- **Your objective**
Exactly the lines starting at the line containing "Szczegóły książki THE" and ending at the line containing "Why Women Should" are to be written out from the listing below, both included.

- **Data for this task**
************

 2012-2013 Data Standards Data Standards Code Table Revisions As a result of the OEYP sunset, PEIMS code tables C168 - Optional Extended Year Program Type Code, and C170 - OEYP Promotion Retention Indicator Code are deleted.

************

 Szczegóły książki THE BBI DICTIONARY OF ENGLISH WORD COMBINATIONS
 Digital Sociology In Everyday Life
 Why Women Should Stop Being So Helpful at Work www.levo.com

************

- **Output for this task**
 Szczegóły książki THE BBI DICTIONARY OF ENGLISH WORD COMBINATIONS
 Digital Sociology In Everyday Life
 Why Women Should Stop Being So Helpful at Work www.levo.com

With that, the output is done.